***** Excerpt

Tutorial

goMortgage Tutorial

Preparations
The .gom file
Output
1. Curve Assessments
2. Feature Assessments

Preparations

So, you want to build a mortgage model. Where do you start? Well, having some loan-level data is a necessity. I suggest you start with the Fannie Mae data. It’s free and extensive, going back to January 2000. There are two data sets: their “standard” dataset of fixed-rate loans and a dataset of exclusions that includes ARMS and loans with non-standard underwriting. I have an app to import this into ClickHouse and good news! – goMortgage is already set up to handle the table. Even if your ultimate goal is to use goMortgage on different data, this is the easiest way to test drive it.

There is one other table you’ll need – a table of non-loan data. This table has fields for house prices, unemployment, income, labor growth rates and more. The data is monthly at a zip/zip3 level. The assemble package will produce the table you need.

OK, let’s suppose you have these two tables. What next? All of goMortgage’s activity is driven by a specification (*.gom) file. Let’s look through one of these.

The .gom file

The .gom entries are in a key/val format. Both the keys and values are case-sensitive. We’ll go through the file dq.gom This .gom file builds a delinquency model. It’s a hazard model, or perhaps better termed, a conditional softmax model. The model estimates the probability the loan is in one of 13 delinquency states each month of the forecast period. The forecast period is 180 months. The 13 delinquency states are: current, 1 through 11 months delinquent and 12+ months delinquent. The condition of “conditional” softmax is that (a) the loan exists at the beginning of the month and (b) it doesn’t prepay/default that month.

Let’s review the entries. The first key is the title which will appear on graphs. The next entry, “outDir”, is the one key that is always required. It specifies the location of the output of the run. When goMortgages runs dq.gom, all the non-ClickHouse output will be sent to “/home/will/goMortgage/dq”. The directory structure is here.

The next three keys instruct goMortgage to build the data it needs from source tables, then build and assess the model.

title: DQ model
outDir: /home/will/goMortgage/dq
buildData: yes
buildModel: yes
assessModel: yes

buildData

See here for details on buildData keys.

The code below specifies the data build. The loan-level data is sampled in two passes. See data build for details. The two blocks specify the target sample size, strata and where clauses for each pass. The where clauses restrict the choice set.

**********
***** Recorded data

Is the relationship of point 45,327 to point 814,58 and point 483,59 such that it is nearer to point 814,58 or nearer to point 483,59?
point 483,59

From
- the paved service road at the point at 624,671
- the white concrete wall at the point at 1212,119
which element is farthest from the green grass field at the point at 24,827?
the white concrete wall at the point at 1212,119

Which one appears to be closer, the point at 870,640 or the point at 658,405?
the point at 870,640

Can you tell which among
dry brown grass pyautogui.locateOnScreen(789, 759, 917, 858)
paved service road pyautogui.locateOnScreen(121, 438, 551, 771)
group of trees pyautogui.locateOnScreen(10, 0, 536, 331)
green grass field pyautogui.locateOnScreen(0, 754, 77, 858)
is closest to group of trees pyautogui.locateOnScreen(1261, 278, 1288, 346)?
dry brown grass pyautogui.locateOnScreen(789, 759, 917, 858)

**********
***** Recorded data

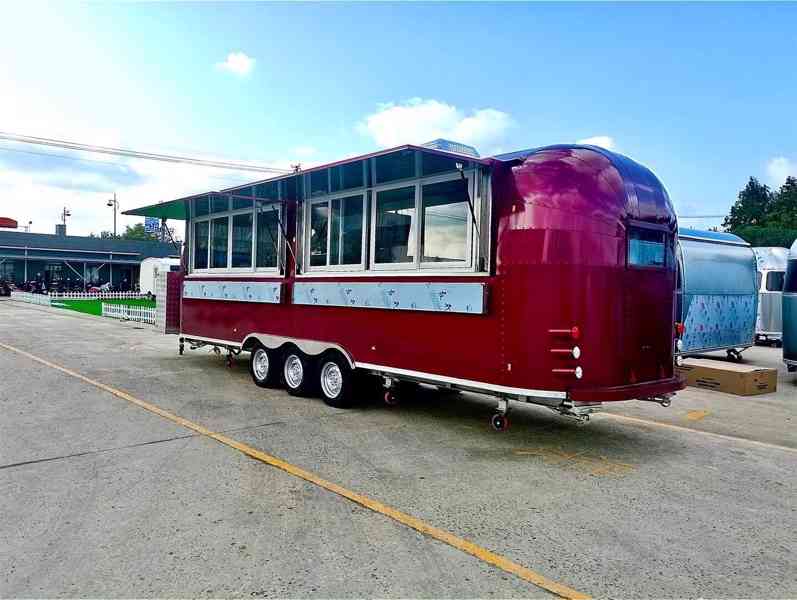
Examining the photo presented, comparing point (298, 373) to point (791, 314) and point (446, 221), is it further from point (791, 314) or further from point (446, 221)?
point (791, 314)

**********
***** Recorded data

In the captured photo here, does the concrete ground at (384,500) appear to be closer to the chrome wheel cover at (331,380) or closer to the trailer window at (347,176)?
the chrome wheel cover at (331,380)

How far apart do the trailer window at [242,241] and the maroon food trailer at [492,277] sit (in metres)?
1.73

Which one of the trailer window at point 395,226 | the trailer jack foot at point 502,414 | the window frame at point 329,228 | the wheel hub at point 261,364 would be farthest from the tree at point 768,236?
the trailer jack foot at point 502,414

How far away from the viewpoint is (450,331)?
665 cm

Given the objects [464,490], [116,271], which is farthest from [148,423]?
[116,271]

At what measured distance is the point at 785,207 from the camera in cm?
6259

**********

Copy the goMortgage tutorial from "OK, let’s suppose" up to and including "one of these.", swapping "specification" for "configuration".

→ Written answer:
OK, let’s suppose you have these two tables. What next? All of goMortgage’s activity is driven by a configuration (*.gom) file. Let’s look through one of these.